Başvurucu bu noktada, iptal edilen KDV'nin faizinin de olamayacağını ve bu
şekilde gecikme faizi talebinin haksız zenginleşmeye yol açacağını ifade
etmiştir.
30. Başvurucu ayrıca, itirazın yanlış bir merciye
yapıldığı ve bu nedenle yedi günlük itiraz süresinin geçmiş olduğu iddiasıyla
kendisinden yasal olmayan bir paranın istenilmesinin haksızlık olduğunu ileri
sürmüştür. Başvurucu son olarak idare tarafından gönderilen tahakkuk ihbarnamesinde
itirazın nereye yapılacağına ilişkin açıklayıcı bir bilgi verilmemesinden
yakınmaktadır. Başvurucu sonuç olarak bu gerekçelerle Anayasa'nın 35. ve 36.

▶ [Kayıtlı Veriler]:
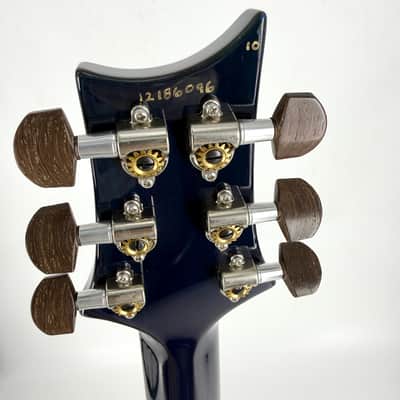 2012 PRS Chris Henderson Signature 10 Top - Faded Blue Burst image 13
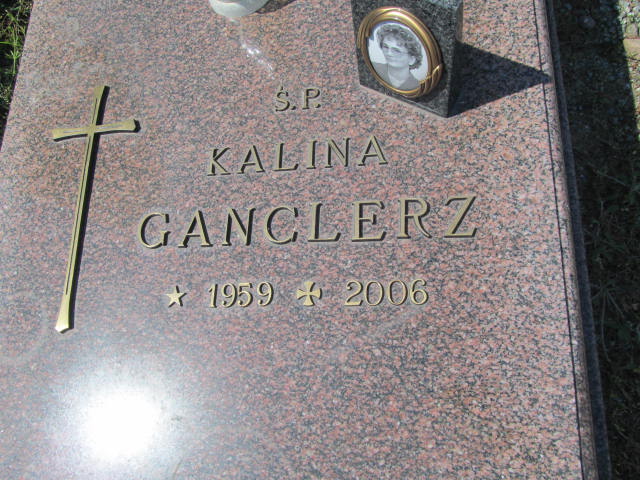 Grób Kalina Ganclerz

▶ [Alıştırma]: Şu üç ifadenin inceleme metniyle uyuşup uyuşmadığını belirtin ve her biri için evet ya da hayır deyip kararı veren sözcükleri metinden birebir alıntılayın: (a) Başvurucu, gecikme faizi talebinin haksız zenginleşmeye yol açacağını söylemiştir. (b) Söz konusu itiraz süresi on beş gündür. (c) Tahakkuk ihbarnamesinde itirazın nereye yapılacağı açıkça belirtilmiştir.

▶ [Görevin Sonucu]:
(a) Evet: "gecikme faizi talebinin haksız zenginleşmeye yol açacağını ifade etmiştir"
(b) Hayır: "yedi günlük itiraz süresinin geçmiş olduğu"
(c) Hayır: "itirazın nereye yapılacağına ilişkin açıklayıcı bir bilgi verilmemesinden yakınmaktadır"